(Reading text):
========

Which is probably why one killer workout per summer day isn't enough. After cruising home along the Pacific Coast Highway in his 1972 Chevy K5 Blazer convertible, Chelios grabs his mountain bike and meets a group led by Don Wildman, the 74-year-old founder of Bally Total Fitness, and surfing legend Laird Hamilton. They push one another for more than 90 minutes in 90˚ heat up and down the dusty hills that rise from the beach toward the Santa Monica Mountains. After lunch, Chelios and one or more of his four kids—sons Dean (18) and Jake (16), daughters Caley (14) and Tara (12)—paddle- surf in the ocean, the day's final workout. "On that board, in the elements, you have to work everything," Dad says.
And you wanna say back: But why? Why does someone this old, who's already won two Cups and three Norris Trophies, keep pushing? It can't be just a competitive nature; every athlete at this level hates to admit that he or she is getting old, but most Chelios' age have long since retired. All of them, come to think of it. There has to be another reason, right?
Maybe not. Maybe if you got so good at something you loved, and were paid so well to do it, the idea of stopping wouldn't merit real consideration from you either. "I never think about retiring," Chelios says, convincingly, when asked about motivation.
The one thing that might make him think about it?
"My kids," Chelios says. "My two boys really love hockey. They're like me—in the mix of everything, always the first to jump in to help a teammate. If they needed my help to get an opportunity to play somewhere, I'd give it up to help them." Otherwise: "Age is like a black cloud over me. I hate it. It's cost me millions of dollars—not that I need it, but money is money. And it's cost me opportunity."
In the NHL, the formula for mattering (and making money) is simple: minutes = respect. And in his prime, Chelios, an 11-time All-Star, got 30 or more minutes of respect per game, as much as any player in the league. First in Montreal, then in Chicago, Chelios was on the ice in every key situation. And when the 37-year-old arrived in Detroit, in March 1999, future Hall of Fame coach Scotty Bowman didn't hesitate to lean on his future Hall of Famer. "I had ultraconfidence in him," Bowman says. "He just never gets flustered."

========

(The tasks):
(1) According to the Chelios excerpt, when did Chelios arrive in Detroit, and how old was he?
(2) Which of Chelios's children does the Chelios excerpt name? Give each name with the age listed.
(3) Retype the part of the Chelios excerpt that opens with the words "Maybe not. Maybe" and closes with "asked about motivation.".
The entries that come next are separate material and unrelated to the Chelios excerpt.

(Data lines):
========

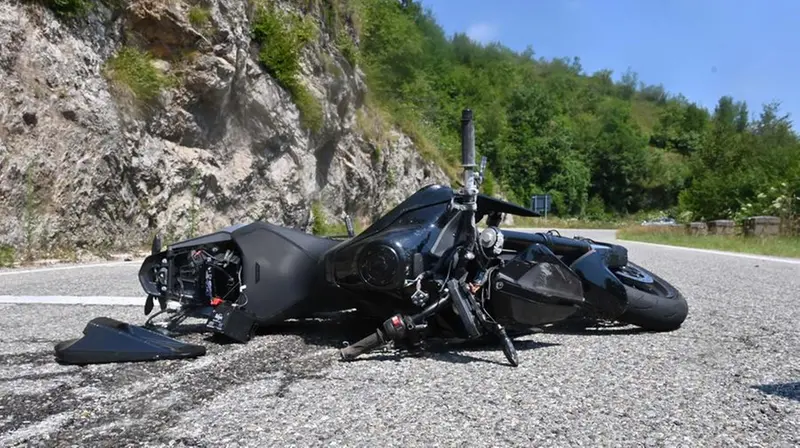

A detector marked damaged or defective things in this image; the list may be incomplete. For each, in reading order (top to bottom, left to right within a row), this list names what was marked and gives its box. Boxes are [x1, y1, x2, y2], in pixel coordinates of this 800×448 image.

========

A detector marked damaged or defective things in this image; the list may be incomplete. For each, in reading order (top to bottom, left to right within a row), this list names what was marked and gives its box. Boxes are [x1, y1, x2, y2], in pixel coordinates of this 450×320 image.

========

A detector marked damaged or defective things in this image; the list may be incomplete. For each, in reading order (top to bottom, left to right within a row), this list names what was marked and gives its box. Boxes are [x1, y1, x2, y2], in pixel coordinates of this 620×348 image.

========

(Completed exercise):
(1) He arrived in March 1999, at 37 years old.

(2) Dean (18), Jake (16), Caley (14), Tara (12)

(3)
Maybe not. Maybe if you got so good at something you loved, and were paid so well to do it, the idea of stopping wouldn't merit real consideration from you either. "I never think about retiring," Chelios says, convincingly, when asked about motivation.